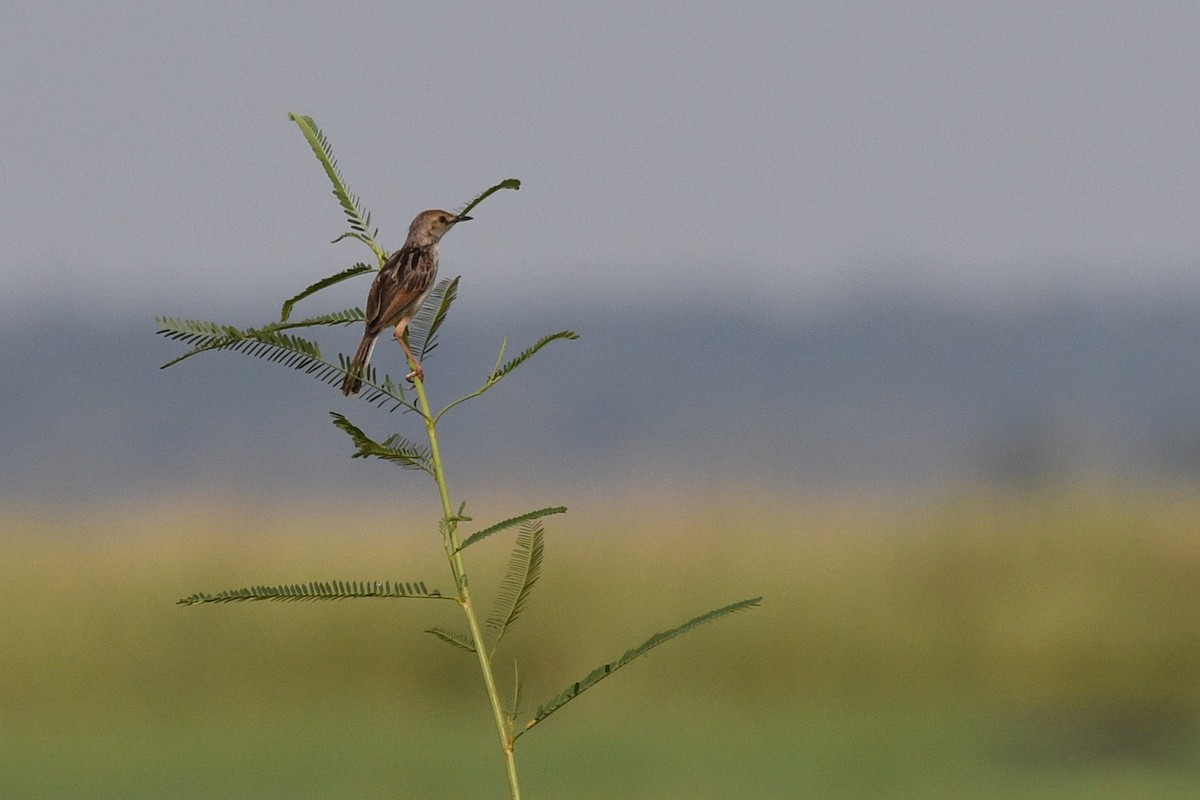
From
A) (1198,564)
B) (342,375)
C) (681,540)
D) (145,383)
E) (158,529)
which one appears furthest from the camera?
(145,383)

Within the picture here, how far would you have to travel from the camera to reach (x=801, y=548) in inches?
736

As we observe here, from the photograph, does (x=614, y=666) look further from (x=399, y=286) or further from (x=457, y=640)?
(x=399, y=286)

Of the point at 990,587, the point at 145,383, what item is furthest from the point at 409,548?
the point at 145,383

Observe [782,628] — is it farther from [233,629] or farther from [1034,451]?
[233,629]

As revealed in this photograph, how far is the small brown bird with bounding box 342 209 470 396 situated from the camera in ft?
8.67

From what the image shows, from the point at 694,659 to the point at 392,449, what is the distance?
50.1 ft

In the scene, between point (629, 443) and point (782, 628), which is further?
point (629, 443)

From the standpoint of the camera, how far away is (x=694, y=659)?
56.2ft

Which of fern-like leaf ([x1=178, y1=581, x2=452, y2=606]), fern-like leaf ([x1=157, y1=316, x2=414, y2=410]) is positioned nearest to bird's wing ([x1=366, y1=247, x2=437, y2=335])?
fern-like leaf ([x1=157, y1=316, x2=414, y2=410])

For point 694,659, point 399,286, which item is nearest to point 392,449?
point 399,286

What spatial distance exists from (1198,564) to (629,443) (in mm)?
146657

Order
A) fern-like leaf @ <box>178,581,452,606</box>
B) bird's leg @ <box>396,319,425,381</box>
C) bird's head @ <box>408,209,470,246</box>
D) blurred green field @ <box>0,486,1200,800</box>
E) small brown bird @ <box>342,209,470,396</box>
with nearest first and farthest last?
fern-like leaf @ <box>178,581,452,606</box>, bird's leg @ <box>396,319,425,381</box>, small brown bird @ <box>342,209,470,396</box>, bird's head @ <box>408,209,470,246</box>, blurred green field @ <box>0,486,1200,800</box>

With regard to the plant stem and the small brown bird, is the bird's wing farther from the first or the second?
the plant stem

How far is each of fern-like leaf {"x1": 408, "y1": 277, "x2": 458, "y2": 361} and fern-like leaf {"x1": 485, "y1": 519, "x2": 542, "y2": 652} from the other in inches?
11.2
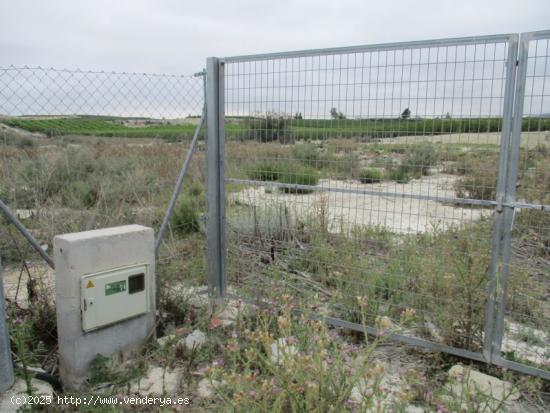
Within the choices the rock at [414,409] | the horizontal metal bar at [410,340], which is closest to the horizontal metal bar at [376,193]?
the horizontal metal bar at [410,340]

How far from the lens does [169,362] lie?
3.55 m

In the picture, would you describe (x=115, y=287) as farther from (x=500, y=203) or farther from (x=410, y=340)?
(x=500, y=203)

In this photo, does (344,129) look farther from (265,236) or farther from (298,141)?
(265,236)

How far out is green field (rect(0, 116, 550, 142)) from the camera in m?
3.23

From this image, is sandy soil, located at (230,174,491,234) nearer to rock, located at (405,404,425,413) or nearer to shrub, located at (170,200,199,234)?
rock, located at (405,404,425,413)

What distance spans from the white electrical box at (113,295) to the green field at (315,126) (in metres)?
1.56

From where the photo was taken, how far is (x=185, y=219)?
7.02 metres

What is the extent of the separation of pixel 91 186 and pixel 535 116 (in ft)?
→ 22.2

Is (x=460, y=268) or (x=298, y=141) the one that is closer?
(x=460, y=268)

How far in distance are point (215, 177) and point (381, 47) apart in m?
1.91

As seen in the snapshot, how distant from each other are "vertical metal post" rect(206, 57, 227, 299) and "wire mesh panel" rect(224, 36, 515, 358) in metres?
0.08

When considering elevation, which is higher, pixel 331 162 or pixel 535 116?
pixel 535 116

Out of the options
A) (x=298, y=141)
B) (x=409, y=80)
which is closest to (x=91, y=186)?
(x=298, y=141)

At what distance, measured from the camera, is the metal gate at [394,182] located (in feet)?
10.5
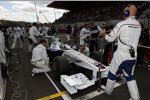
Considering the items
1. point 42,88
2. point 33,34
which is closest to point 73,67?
point 42,88

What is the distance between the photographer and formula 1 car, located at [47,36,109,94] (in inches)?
191

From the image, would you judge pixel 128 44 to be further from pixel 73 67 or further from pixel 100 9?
pixel 100 9

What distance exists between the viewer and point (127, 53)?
4.26 meters

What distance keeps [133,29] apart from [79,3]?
157ft

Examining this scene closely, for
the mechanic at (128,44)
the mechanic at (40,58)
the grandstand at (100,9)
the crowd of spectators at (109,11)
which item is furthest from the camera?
the grandstand at (100,9)

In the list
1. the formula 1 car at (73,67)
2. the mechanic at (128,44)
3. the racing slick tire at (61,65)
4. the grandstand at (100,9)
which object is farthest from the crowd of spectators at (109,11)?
the mechanic at (128,44)

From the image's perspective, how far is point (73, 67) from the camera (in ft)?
23.4

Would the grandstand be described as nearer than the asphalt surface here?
No

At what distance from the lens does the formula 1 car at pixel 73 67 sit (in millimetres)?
4859

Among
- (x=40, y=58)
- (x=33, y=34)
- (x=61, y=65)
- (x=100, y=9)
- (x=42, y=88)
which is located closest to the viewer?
(x=42, y=88)

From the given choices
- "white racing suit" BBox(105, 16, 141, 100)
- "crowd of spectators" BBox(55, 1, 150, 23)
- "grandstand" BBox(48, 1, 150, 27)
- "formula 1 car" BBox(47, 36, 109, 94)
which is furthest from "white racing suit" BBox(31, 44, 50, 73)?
"crowd of spectators" BBox(55, 1, 150, 23)

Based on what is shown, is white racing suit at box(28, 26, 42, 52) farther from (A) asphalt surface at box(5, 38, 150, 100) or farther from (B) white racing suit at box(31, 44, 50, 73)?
(B) white racing suit at box(31, 44, 50, 73)

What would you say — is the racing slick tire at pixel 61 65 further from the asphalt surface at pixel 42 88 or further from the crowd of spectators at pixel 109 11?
the crowd of spectators at pixel 109 11

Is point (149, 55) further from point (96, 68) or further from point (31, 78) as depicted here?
point (31, 78)
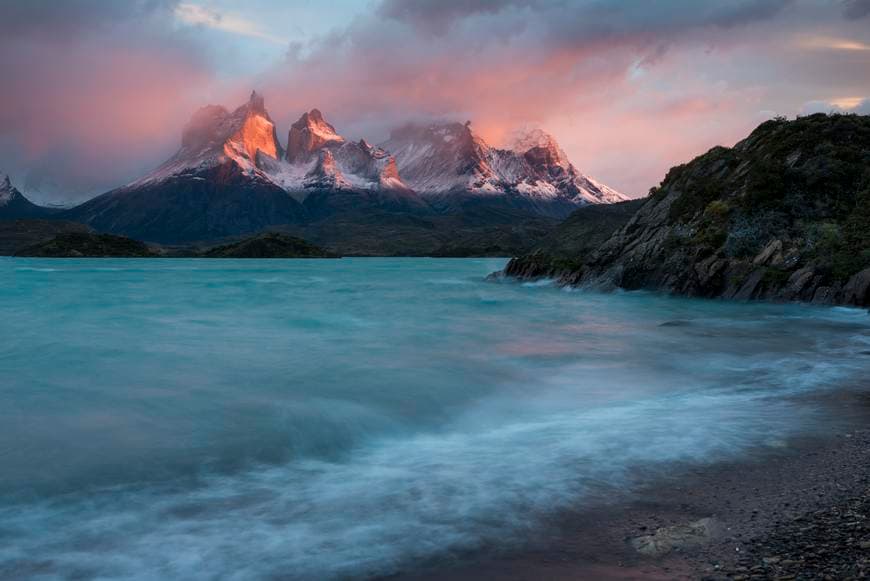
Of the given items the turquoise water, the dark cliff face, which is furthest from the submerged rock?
the dark cliff face

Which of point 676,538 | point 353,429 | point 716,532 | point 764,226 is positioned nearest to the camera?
point 676,538

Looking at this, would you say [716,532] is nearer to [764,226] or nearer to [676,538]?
[676,538]

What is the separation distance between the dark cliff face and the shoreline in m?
31.4

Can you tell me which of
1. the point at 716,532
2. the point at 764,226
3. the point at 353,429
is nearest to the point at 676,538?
the point at 716,532

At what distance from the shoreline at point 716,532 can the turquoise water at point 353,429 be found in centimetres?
53

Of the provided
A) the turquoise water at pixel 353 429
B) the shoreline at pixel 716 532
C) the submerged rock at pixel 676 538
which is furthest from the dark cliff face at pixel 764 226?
the submerged rock at pixel 676 538

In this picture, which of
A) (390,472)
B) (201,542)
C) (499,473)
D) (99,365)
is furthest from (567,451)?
(99,365)

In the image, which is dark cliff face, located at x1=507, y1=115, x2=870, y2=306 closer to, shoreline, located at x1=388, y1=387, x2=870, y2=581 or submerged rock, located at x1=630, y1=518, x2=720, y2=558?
shoreline, located at x1=388, y1=387, x2=870, y2=581

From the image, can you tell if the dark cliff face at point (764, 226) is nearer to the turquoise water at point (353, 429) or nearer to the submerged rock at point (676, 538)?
the turquoise water at point (353, 429)

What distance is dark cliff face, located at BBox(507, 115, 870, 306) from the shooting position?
39.0 metres

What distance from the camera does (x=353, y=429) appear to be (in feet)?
47.0

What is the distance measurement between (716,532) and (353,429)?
29.1 ft

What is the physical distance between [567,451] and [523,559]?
4937mm

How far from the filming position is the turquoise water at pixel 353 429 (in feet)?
26.3
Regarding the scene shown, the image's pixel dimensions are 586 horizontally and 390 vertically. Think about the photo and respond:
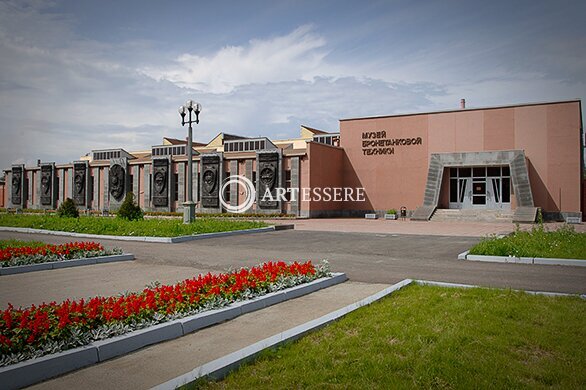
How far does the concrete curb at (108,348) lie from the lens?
13.9ft

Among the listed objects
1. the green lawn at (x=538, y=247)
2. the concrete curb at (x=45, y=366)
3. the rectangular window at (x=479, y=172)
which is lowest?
the concrete curb at (x=45, y=366)

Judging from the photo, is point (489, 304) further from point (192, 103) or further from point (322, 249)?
point (192, 103)

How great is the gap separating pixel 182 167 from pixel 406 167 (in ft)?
63.1

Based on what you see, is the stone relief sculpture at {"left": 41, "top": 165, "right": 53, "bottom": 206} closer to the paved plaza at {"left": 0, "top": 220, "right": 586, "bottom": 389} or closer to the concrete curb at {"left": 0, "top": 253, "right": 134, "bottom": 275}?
the paved plaza at {"left": 0, "top": 220, "right": 586, "bottom": 389}

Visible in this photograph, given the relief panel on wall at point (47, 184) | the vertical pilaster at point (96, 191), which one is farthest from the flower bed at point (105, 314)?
the relief panel on wall at point (47, 184)

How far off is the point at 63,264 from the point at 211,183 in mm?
27589

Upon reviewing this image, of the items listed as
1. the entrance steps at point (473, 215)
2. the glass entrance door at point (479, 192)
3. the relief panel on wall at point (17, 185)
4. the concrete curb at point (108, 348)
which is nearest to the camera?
the concrete curb at point (108, 348)

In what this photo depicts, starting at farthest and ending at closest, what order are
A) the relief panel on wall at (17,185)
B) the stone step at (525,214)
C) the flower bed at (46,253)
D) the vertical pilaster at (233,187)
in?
the relief panel on wall at (17,185), the vertical pilaster at (233,187), the stone step at (525,214), the flower bed at (46,253)

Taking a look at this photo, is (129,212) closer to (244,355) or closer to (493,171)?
(244,355)

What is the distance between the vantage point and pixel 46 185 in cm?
4791

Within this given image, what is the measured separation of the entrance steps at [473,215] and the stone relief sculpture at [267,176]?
12164 mm

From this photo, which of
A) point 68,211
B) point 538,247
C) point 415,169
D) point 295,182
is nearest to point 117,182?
point 295,182

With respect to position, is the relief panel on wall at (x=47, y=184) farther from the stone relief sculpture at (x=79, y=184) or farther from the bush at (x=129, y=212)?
the bush at (x=129, y=212)

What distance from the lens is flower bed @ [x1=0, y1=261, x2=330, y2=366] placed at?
15.4 feet
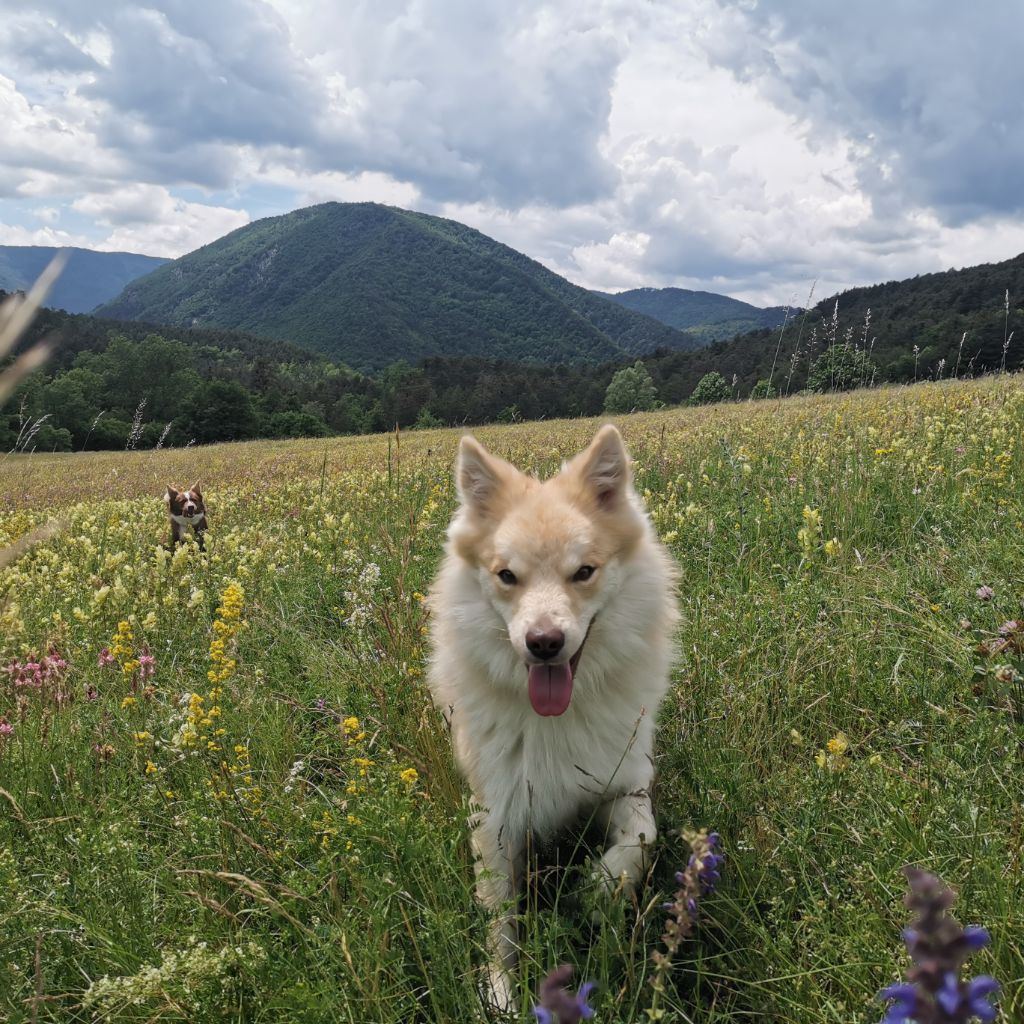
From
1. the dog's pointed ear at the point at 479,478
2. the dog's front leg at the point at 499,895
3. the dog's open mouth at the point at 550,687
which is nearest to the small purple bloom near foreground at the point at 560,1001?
the dog's front leg at the point at 499,895

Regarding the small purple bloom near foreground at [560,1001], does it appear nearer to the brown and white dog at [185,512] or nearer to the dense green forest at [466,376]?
the dense green forest at [466,376]

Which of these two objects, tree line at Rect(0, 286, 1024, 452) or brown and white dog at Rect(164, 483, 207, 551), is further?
tree line at Rect(0, 286, 1024, 452)

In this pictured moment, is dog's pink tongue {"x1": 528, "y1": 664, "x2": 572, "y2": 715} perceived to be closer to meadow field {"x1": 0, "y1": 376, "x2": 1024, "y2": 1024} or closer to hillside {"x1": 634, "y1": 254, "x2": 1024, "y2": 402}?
meadow field {"x1": 0, "y1": 376, "x2": 1024, "y2": 1024}

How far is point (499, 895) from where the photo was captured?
2482 mm

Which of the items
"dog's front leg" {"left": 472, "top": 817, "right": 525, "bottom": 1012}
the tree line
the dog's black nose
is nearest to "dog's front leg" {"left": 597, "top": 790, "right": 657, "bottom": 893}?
"dog's front leg" {"left": 472, "top": 817, "right": 525, "bottom": 1012}

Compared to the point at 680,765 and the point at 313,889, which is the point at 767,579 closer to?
the point at 680,765

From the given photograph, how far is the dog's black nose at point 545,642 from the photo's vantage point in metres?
2.50

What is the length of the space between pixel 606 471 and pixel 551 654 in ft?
3.46

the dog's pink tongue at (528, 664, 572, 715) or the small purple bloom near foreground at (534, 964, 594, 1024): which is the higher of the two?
the small purple bloom near foreground at (534, 964, 594, 1024)

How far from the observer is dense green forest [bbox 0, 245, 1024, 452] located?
38.2 feet

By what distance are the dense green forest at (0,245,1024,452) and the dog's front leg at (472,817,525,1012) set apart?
2096mm

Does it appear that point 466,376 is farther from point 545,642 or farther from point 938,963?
point 938,963

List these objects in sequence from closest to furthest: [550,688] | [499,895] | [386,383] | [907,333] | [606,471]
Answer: [499,895] < [550,688] < [606,471] < [386,383] < [907,333]

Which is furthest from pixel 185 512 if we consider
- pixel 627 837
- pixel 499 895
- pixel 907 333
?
pixel 907 333
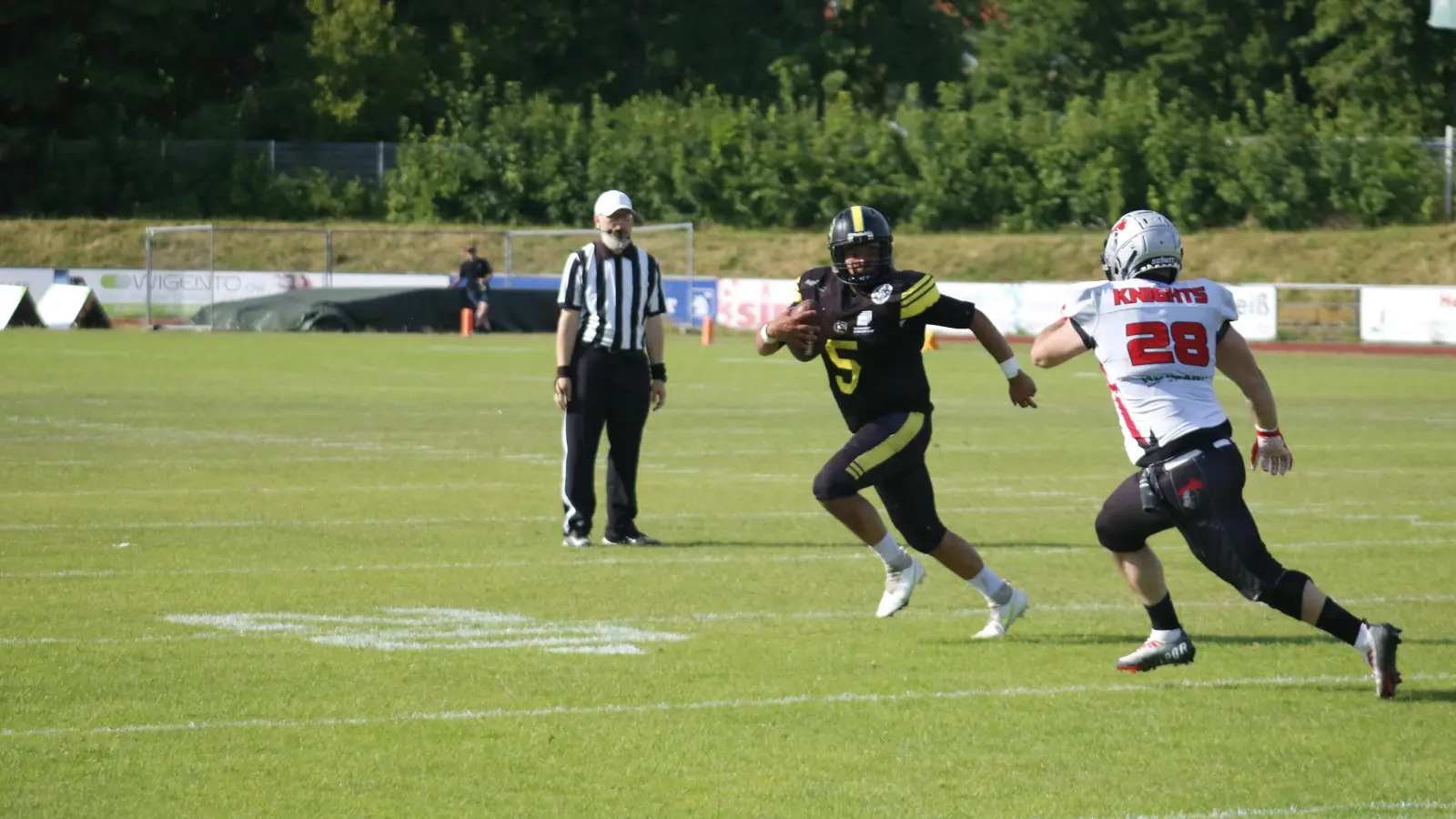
□ □ □ □ □ □ □
EXERCISE DESCRIPTION:
Rewrite the rows above from the line with "Compared to the" through the end of the rows, switching "photograph" to "image" and leaving everything else unchanged. Leave the pictures out of your answer.

EXPECTED ANSWER:
Compared to the point at 680,765 and the point at 313,889, which is the point at 767,579 closer to?
the point at 680,765

From the given image, how far is the dog's black nose at point 545,642 from the photo's vantage point in metres?
2.50

What is the length of the space between pixel 606 471 and pixel 551 654 in ft?
3.46

the dog's pink tongue at (528, 664, 572, 715) or the small purple bloom near foreground at (534, 964, 594, 1024): which is the higher of the two?
the small purple bloom near foreground at (534, 964, 594, 1024)

How far from the observer is dense green forest [bbox 0, 245, 1024, 452] located?
38.2 feet

By what distance are the dense green forest at (0,245,1024,452) and the dog's front leg at (472,817,525,1012) set apart?
2096mm

Does it appear that point 466,376 is farther from point 545,642 or farther from point 938,963?
point 938,963

List these objects in sequence from closest to furthest: [550,688] | [499,895] | [386,383] | [907,333] | [606,471]
Answer: [499,895] < [550,688] < [606,471] < [386,383] < [907,333]

Which is furthest from pixel 185 512 if we consider
- pixel 627 837
- pixel 499 895
- pixel 907 333
?
pixel 907 333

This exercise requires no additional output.